— How to complete this task —
Two lines below mark the span: the one containing "15 Inch Laptop" and the one containing "Pantalón Hombre Hansel Total Bleach". Set down both, plus every line between, exactly as they stand, and nothing else.

— Extracted data —
= Beginning of Section =

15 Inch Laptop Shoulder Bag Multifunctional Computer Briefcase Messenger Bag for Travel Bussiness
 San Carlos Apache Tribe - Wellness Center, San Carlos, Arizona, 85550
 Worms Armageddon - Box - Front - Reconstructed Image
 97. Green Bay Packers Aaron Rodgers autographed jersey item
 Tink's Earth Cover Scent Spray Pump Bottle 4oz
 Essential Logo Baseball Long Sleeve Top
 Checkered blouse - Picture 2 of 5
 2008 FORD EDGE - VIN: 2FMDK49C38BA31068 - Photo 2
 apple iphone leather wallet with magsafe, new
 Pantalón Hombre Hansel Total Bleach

= End of Section =
= Beginning of Section =

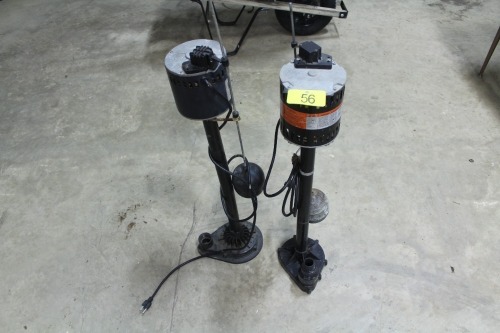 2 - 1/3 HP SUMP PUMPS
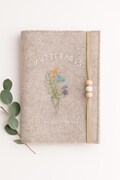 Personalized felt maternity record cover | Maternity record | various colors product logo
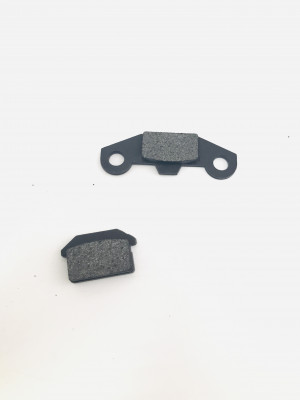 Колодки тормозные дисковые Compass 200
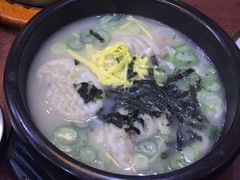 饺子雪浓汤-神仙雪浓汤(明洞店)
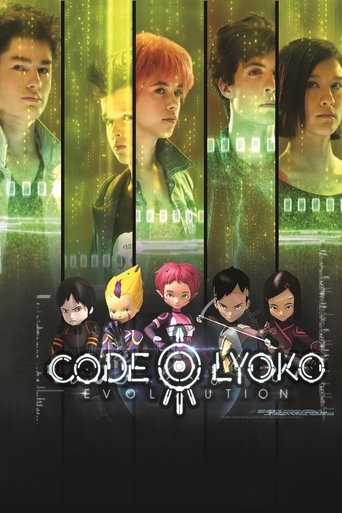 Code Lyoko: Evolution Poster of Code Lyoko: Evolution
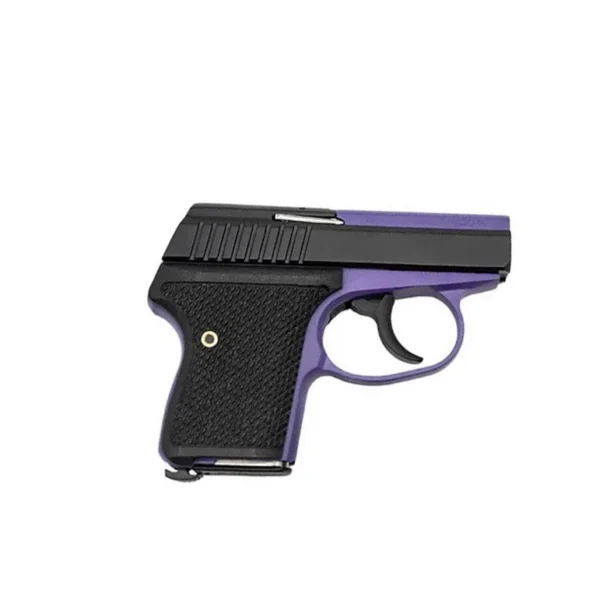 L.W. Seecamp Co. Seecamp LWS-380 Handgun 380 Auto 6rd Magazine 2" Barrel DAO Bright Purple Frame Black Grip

= End of Section =
= Beginning of Section =

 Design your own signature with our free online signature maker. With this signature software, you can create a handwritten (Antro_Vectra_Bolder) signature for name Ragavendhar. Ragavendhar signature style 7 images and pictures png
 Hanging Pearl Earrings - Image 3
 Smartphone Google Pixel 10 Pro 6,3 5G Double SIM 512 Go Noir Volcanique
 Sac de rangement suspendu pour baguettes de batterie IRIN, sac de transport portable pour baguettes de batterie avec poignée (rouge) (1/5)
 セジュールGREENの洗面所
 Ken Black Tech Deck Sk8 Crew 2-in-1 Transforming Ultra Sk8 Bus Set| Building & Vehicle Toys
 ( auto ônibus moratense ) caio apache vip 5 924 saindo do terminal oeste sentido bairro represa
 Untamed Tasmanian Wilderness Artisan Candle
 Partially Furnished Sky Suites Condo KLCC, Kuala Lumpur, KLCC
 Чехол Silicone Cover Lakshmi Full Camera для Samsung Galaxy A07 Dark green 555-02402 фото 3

= End of Section =

— Written solution —
15 Inch Laptop Shoulder Bag Multifunctional Computer Briefcase Messenger Bag for Travel Bussiness
 San Carlos Apache Tribe - Wellness Center, San Carlos, Arizona, 85550
 Worms Armageddon - Box - Front - Reconstructed Image
 97. Green Bay Packers Aaron Rodgers autographed jersey item
 Tink's Earth Cover Scent Spray Pump Bottle 4oz
 Essential Logo Baseball Long Sleeve Top
 Checkered blouse - Picture 2 of 5
 2008 FORD EDGE - VIN: 2FMDK49C38BA31068 - Photo 2
 apple iphone leather wallet with magsafe, new
 Pantalón Hombre Hansel Total Bleach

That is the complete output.